What is an index for? At its base, an index is an indicator constructed to proxy an underlying or latent — read: not directly observable — concept. It is an aggregation of different data to get at this underlying concept (e.g., corruption, violence, or peace). Creating an index requires at least three steps.
- Select data. The data should, on its face, all relate to the proposed underlying concept, with all variables relating to a single dimension. Otherwise, we need a separate index. For example, many scholars of democracy have coalesced around the notion that there are at least two dimensions of democracy necessitating two separate indices (to be fair this is a contentious issue).
- Examine relationship among the data. Are the distinct pieces of data related? Examining correlations among two or more variables or using some other more complex mathematical examination (factor analysis, pca, etc.) are also a possibility.
- Assigning actual numbers. If an index is an aggregation of separate sets of data, one has to decide on how to put them all together. Weighting is often used. In the new Global Terrorism Index, for example, the components of the index are numbers of terrorist attacks, numbers of fatalities, number of injuries, and property damage. Each of these components is given a weight (fatalities are weighted more heavily than attacks, 3 to 1). These choices can be fairly arbitrary. A naïve critique would be to drop the whole assigning numbers endeavor. A more nuanced critique suggests adjusting these weights and examining how it influences the rank ordering of the cases and choosing the one that best fits theory/expectations. In other words, if the Failed States Index ranks Brazil as more likely to fail than Greece, then we might want to consider adjusting some of these aggregation rules (which is fact the case: Greece is 138 vs. Brazil at 123. Syria and North Korea also defy face validity tests with North Korea at 22 while Syria is at 23).

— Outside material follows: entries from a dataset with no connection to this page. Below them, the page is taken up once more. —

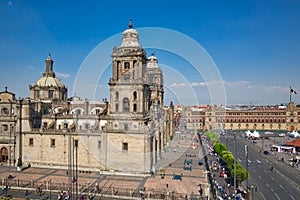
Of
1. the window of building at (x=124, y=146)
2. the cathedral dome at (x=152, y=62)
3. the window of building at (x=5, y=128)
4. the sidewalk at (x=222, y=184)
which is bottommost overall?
the sidewalk at (x=222, y=184)

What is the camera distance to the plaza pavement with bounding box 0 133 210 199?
32.9m

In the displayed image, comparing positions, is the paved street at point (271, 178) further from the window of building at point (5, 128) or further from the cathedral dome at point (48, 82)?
the cathedral dome at point (48, 82)

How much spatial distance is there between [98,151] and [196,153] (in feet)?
97.8

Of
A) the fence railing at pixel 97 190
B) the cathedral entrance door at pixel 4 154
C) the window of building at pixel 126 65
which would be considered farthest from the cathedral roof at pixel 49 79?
the fence railing at pixel 97 190

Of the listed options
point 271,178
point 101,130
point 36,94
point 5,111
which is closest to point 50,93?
point 36,94

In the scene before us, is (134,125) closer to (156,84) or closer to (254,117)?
(156,84)

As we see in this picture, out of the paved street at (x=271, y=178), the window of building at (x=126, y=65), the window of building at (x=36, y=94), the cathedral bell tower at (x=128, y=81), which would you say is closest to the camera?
the paved street at (x=271, y=178)

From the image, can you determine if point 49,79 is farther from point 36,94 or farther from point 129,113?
point 129,113

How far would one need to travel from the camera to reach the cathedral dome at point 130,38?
44.2 metres

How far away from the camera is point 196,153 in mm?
62375

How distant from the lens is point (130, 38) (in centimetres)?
4447

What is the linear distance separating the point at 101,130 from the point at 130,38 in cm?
1829

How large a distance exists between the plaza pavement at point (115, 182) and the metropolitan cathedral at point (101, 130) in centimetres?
185

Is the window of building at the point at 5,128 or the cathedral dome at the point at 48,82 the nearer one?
the window of building at the point at 5,128
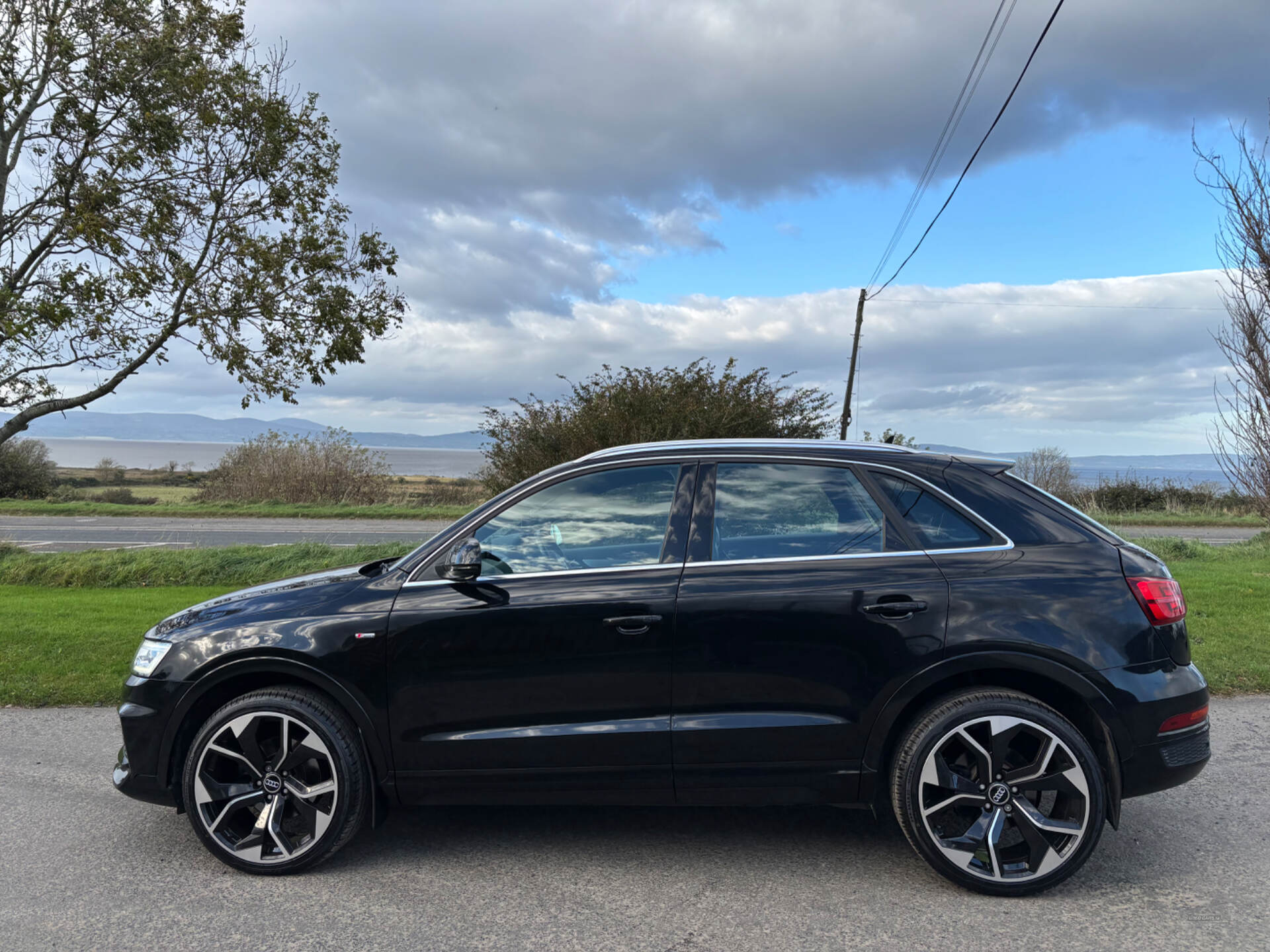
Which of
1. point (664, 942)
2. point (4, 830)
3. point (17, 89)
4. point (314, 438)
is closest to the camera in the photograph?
point (664, 942)

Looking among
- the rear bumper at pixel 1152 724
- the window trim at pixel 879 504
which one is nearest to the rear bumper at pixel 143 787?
the window trim at pixel 879 504

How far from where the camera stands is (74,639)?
24.7ft

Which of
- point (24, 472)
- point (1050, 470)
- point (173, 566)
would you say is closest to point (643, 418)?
point (173, 566)

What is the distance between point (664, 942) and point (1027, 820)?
1487 millimetres

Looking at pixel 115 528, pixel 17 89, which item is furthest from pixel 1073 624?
pixel 115 528

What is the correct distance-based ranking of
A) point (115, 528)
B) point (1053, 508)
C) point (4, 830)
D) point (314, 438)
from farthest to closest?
point (314, 438), point (115, 528), point (4, 830), point (1053, 508)

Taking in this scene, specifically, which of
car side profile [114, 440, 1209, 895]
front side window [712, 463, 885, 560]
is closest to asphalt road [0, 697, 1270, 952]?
car side profile [114, 440, 1209, 895]

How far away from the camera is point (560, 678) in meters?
3.49

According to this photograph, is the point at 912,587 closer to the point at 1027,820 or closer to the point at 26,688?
the point at 1027,820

This discussion brings up an often overlooked and important fourth step — validation. Is the index measuring what we think it is measuring? Can it rank countries in a meaningful way that are most corrupt, allow the most economic freedom or are most affected by terrorism? This is a necessary final beta test before an index goes live.
As we social scientists are getting more involved in actually trying to predict future outcomes, it requires better and detailed (microlevel, geolocated) data (see Mike Ward and Nils Metternich’s recent Foreign Policy piece for an upbeat assessment of predicting political conflict). Assuming that these indexes are taking advantage of this revolution in data by aggregating this information and attempting to forecast political instability, freedom, etc., this is a positive change. Even better, these organizations could allow the user to make their own index by changing some of these coding rules and aggregating based on their own theories/predictions. Aid Data, for example, provides foreign aid data at a granular, geocoded level and allows the user to aggregate and disaggregate the data in any way they’d like (see my piece with Mike Findley doing just that). The Global Terrorism Database (GTD) hosted by START has become the gold standard for projects examining terrorism (the Global Terrorism Index reformats the GTD to produce their index). Part of the reason for this is that the GTD allows the user to filter cases, create their own data, and reformulate based on theory or the specific needs of a project.
To the extent that some of these data projects are PR moves to sell magazines, host receptions, or generate donations from donors, then less information might be better than more indexes.
* Yes, I know Transparency International is not based in DC.
**The Institute for Economics & Peace also puts out a Global Peace Index.